DATASET RECORDS –

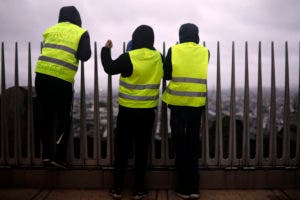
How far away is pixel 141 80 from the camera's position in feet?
14.8

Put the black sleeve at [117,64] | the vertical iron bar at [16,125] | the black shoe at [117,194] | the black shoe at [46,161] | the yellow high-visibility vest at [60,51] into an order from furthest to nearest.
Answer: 1. the vertical iron bar at [16,125]
2. the black shoe at [46,161]
3. the black shoe at [117,194]
4. the yellow high-visibility vest at [60,51]
5. the black sleeve at [117,64]

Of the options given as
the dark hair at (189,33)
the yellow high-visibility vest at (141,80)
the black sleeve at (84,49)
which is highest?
the dark hair at (189,33)

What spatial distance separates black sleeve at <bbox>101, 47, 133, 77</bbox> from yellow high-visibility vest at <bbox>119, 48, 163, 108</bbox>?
52mm

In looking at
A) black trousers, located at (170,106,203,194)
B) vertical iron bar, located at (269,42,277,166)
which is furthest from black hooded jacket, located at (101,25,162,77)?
vertical iron bar, located at (269,42,277,166)

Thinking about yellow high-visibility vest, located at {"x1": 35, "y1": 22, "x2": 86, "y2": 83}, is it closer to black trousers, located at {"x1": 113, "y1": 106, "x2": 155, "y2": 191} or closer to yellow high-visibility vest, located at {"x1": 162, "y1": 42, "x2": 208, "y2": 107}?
black trousers, located at {"x1": 113, "y1": 106, "x2": 155, "y2": 191}

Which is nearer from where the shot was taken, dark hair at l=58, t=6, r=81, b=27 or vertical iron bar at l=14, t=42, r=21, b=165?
dark hair at l=58, t=6, r=81, b=27

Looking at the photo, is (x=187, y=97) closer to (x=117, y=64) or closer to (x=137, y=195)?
(x=117, y=64)

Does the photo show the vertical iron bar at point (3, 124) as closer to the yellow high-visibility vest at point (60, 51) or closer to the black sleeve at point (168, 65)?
the yellow high-visibility vest at point (60, 51)

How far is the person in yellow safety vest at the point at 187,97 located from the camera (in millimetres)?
4574

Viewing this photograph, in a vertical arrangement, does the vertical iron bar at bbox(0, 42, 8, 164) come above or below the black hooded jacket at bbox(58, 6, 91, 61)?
below

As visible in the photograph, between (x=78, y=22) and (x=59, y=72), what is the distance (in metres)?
0.77

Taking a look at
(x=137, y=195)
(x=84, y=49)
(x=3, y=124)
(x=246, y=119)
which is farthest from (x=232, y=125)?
(x=3, y=124)

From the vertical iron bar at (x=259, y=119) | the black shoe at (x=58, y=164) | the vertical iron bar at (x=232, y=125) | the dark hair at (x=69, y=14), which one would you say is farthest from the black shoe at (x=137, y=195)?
A: the dark hair at (x=69, y=14)

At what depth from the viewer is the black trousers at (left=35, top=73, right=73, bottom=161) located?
15.1ft
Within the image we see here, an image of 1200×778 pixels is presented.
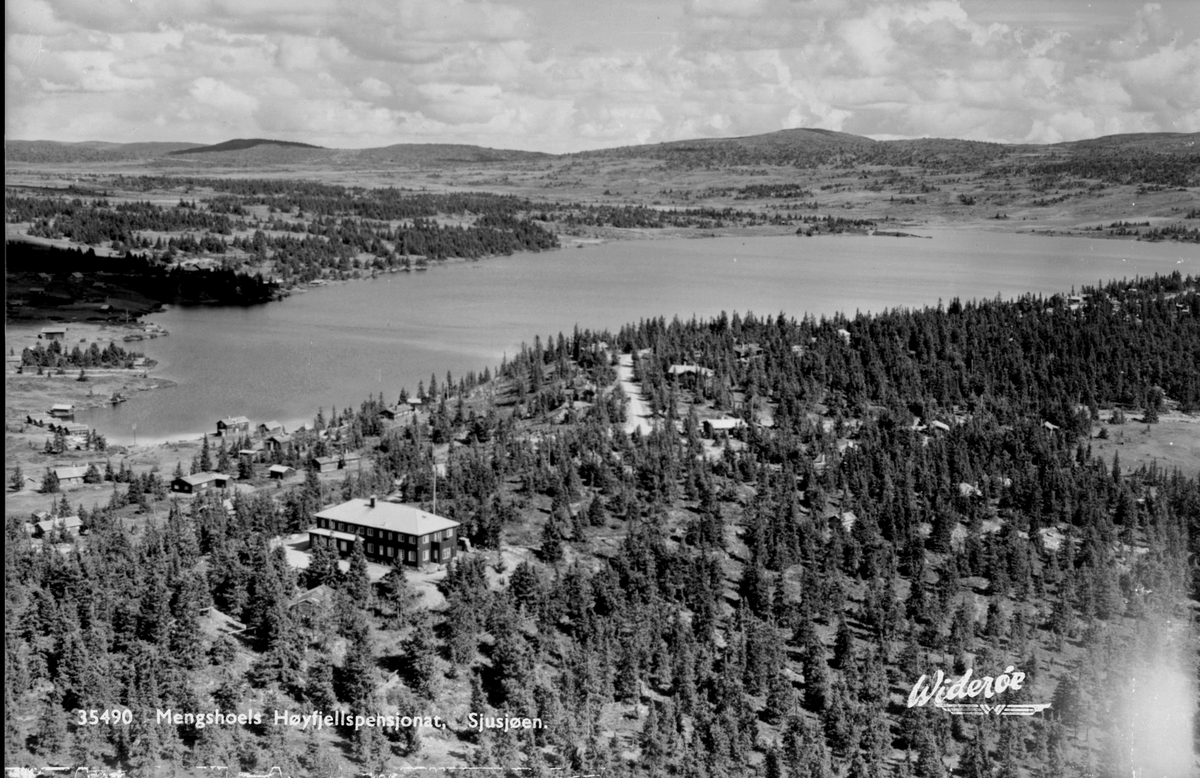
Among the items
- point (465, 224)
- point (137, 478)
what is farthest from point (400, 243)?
point (137, 478)

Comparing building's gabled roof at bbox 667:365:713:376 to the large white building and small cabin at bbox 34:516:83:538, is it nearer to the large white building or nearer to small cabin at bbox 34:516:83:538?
the large white building

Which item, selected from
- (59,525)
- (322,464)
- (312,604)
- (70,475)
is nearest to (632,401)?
(322,464)

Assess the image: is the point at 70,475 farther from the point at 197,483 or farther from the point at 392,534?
Result: the point at 392,534

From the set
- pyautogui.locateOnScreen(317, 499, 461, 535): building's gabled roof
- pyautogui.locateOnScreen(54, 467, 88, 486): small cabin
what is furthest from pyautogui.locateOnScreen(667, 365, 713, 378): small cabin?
pyautogui.locateOnScreen(54, 467, 88, 486): small cabin

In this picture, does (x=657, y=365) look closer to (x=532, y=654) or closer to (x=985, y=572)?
(x=985, y=572)

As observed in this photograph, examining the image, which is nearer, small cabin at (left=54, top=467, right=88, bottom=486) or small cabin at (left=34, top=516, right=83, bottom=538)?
small cabin at (left=34, top=516, right=83, bottom=538)
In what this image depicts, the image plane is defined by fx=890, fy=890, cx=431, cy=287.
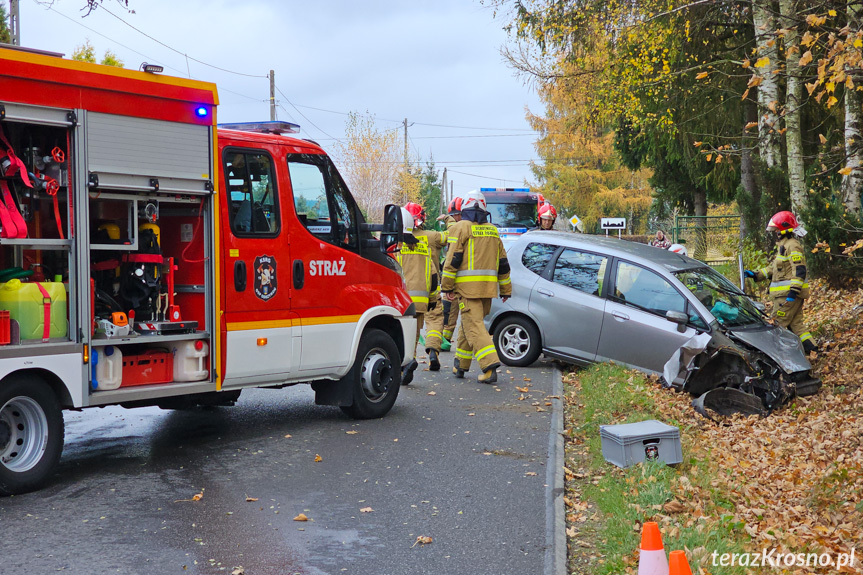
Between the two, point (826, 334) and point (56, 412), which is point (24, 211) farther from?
point (826, 334)

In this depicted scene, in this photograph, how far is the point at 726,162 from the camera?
22.3 meters

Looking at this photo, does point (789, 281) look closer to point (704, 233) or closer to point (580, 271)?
point (580, 271)

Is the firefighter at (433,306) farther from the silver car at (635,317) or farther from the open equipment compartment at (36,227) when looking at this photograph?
the open equipment compartment at (36,227)

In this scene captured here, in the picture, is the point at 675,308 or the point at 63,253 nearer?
the point at 63,253

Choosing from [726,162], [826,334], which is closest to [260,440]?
[826,334]

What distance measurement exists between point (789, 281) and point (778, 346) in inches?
76.4

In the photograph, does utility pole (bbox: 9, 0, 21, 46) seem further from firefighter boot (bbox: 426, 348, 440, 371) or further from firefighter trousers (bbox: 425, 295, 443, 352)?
firefighter boot (bbox: 426, 348, 440, 371)

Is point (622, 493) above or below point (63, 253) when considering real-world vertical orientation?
below

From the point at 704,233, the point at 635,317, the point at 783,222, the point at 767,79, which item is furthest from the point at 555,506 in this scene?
the point at 704,233

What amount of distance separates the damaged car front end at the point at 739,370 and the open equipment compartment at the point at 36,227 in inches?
236

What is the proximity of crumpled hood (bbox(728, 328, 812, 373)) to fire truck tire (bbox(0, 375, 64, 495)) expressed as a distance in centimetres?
682

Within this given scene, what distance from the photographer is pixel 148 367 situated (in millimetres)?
6527

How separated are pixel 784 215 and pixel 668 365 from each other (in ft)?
11.7

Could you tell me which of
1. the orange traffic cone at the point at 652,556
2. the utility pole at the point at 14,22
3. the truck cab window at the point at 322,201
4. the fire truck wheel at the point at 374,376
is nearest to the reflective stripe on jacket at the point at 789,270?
the fire truck wheel at the point at 374,376
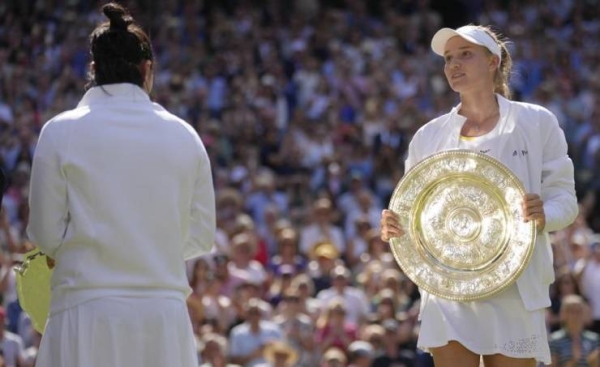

WRITTEN TASK –
Present every line of the records above as a numbered list, skipping blank lines and leaving out the pictures.

COMPLETED TASK –
1. How far away is pixel 141 80 from the camera's position in feet?
2. 14.8
3. Put the black sleeve at [117,64] | the vertical iron bar at [16,125] | the black shoe at [117,194] | the black shoe at [46,161] | the yellow high-visibility vest at [60,51] into an order from furthest to nearest.
4. Answer: 1. the vertical iron bar at [16,125]
5. 2. the black shoe at [46,161]
6. 3. the black shoe at [117,194]
7. 4. the yellow high-visibility vest at [60,51]
8. 5. the black sleeve at [117,64]
9. Of the options given as
10. the dark hair at (189,33)
11. the yellow high-visibility vest at (141,80)
12. the black sleeve at (84,49)
13. which is highest?
14. the dark hair at (189,33)
15. What spatial distance separates black sleeve at <bbox>101, 47, 133, 77</bbox> from yellow high-visibility vest at <bbox>119, 48, 163, 108</bbox>?
16. 52mm
17. In looking at
18. A) black trousers, located at (170,106,203,194)
19. B) vertical iron bar, located at (269,42,277,166)
20. which is furthest from black hooded jacket, located at (101,25,162,77)?
21. vertical iron bar, located at (269,42,277,166)
22. Thinking about yellow high-visibility vest, located at {"x1": 35, "y1": 22, "x2": 86, "y2": 83}, is it closer to black trousers, located at {"x1": 113, "y1": 106, "x2": 155, "y2": 191} or closer to yellow high-visibility vest, located at {"x1": 162, "y1": 42, "x2": 208, "y2": 107}?
23. black trousers, located at {"x1": 113, "y1": 106, "x2": 155, "y2": 191}
24. Which is nearer from where the shot was taken, dark hair at l=58, t=6, r=81, b=27 or vertical iron bar at l=14, t=42, r=21, b=165?
25. dark hair at l=58, t=6, r=81, b=27
26. Looking at the photo, is (x=187, y=97) closer to (x=117, y=64) or closer to (x=137, y=195)?
27. (x=117, y=64)
28. Does the photo show the vertical iron bar at point (3, 124) as closer to the yellow high-visibility vest at point (60, 51) or closer to the black sleeve at point (168, 65)?
29. the yellow high-visibility vest at point (60, 51)
30. How far is the person in yellow safety vest at the point at 187,97 located from the camera (in millimetres)?
31. 4574
32. Viewing this photograph, in a vertical arrangement, does the vertical iron bar at bbox(0, 42, 8, 164) come above or below the black hooded jacket at bbox(58, 6, 91, 61)?
33. below
34. As visible in the photograph, between (x=78, y=22) and (x=59, y=72), what is the distance (in metres)?
35. 0.77
36. Taking a look at
37. (x=137, y=195)
38. (x=84, y=49)
39. (x=3, y=124)
40. (x=246, y=119)
41. which is farthest from (x=232, y=125)?
42. (x=3, y=124)
43. From the vertical iron bar at (x=259, y=119) | the black shoe at (x=58, y=164) | the vertical iron bar at (x=232, y=125) | the dark hair at (x=69, y=14), which one would you say is farthest from the black shoe at (x=137, y=195)?
44. A: the dark hair at (x=69, y=14)
45. At what depth from the viewer is the black trousers at (left=35, top=73, right=73, bottom=161) located?
46. 15.1ft
47. Within the image we see here, an image of 1200×778 pixels is presented.
48. Among the items
49. - point (465, 224)
50. - point (137, 478)
51. what is farthest from point (400, 243)?
52. point (137, 478)
53. Comparing building's gabled roof at bbox 667:365:713:376 to the large white building and small cabin at bbox 34:516:83:538, is it nearer to the large white building or nearer to small cabin at bbox 34:516:83:538?
54. the large white building
55. Which item, selected from
56. - (59,525)
57. - (322,464)
58. - (312,604)
59. - (70,475)
60. is nearest to (632,401)?
61. (322,464)
62. Assess the image: is the point at 70,475 farther from the point at 197,483 or farther from the point at 392,534?
63. Result: the point at 392,534
64. From the set
65. - pyautogui.locateOnScreen(317, 499, 461, 535): building's gabled roof
66. - pyautogui.locateOnScreen(54, 467, 88, 486): small cabin
67. what is furthest from pyautogui.locateOnScreen(667, 365, 713, 378): small cabin?
68. pyautogui.locateOnScreen(54, 467, 88, 486): small cabin
69. In this picture, does (x=657, y=365) look closer to (x=532, y=654) or closer to (x=985, y=572)?
70. (x=985, y=572)
71. As observed in this photograph, examining the image, which is nearer, small cabin at (left=54, top=467, right=88, bottom=486) or small cabin at (left=34, top=516, right=83, bottom=538)?
72. small cabin at (left=34, top=516, right=83, bottom=538)
73. In what this image depicts, the image plane is defined by fx=890, fy=890, cx=431, cy=287.
74. Between the two, point (826, 334) and point (56, 412), which is point (24, 211) farther from?
75. point (826, 334)
76. In this depicted scene, in this photograph, how far is the point at 726,162 from the camera?
77. 22.3 meters
78. Looking at this photo, does point (789, 281) look closer to point (704, 233) or closer to point (580, 271)?
79. point (580, 271)
80. Is the firefighter at (433,306) farther from the silver car at (635,317) or farther from the open equipment compartment at (36,227) when looking at this photograph?
81. the open equipment compartment at (36,227)
82. In this scene captured here, in the picture, is the point at 675,308 or the point at 63,253 nearer?
83. the point at 63,253
84. Choosing from [726,162], [826,334], which is closest to [260,440]?
85. [826,334]
86. What distance measurement exists between point (789, 281) and point (778, 346) in inches?
87. 76.4
88. In the photograph, does utility pole (bbox: 9, 0, 21, 46) seem further from firefighter boot (bbox: 426, 348, 440, 371) or further from firefighter trousers (bbox: 425, 295, 443, 352)?
89. firefighter boot (bbox: 426, 348, 440, 371)
90. Is point (622, 493) above or below point (63, 253) when considering real-world vertical orientation?
91. below
92. From the point at 704,233, the point at 635,317, the point at 783,222, the point at 767,79, which item is furthest from the point at 555,506 in this scene?
93. the point at 704,233
94. What amount of distance separates the damaged car front end at the point at 739,370 and the open equipment compartment at the point at 36,227 in inches?
95. 236
96. What is the proximity of crumpled hood (bbox(728, 328, 812, 373)) to fire truck tire (bbox(0, 375, 64, 495)) expressed as a distance in centimetres?
97. 682
98. Within this given scene, what distance from the photographer is pixel 148 367 situated (in millimetres)?
99. 6527
100. How separated are pixel 784 215 and pixel 668 365 from each other (in ft)?
101. 11.7
102. Could you tell me which of
103. 1. the orange traffic cone at the point at 652,556
104. 2. the utility pole at the point at 14,22
105. 3. the truck cab window at the point at 322,201
106. 4. the fire truck wheel at the point at 374,376
107. is nearest to the reflective stripe on jacket at the point at 789,270?
108. the fire truck wheel at the point at 374,376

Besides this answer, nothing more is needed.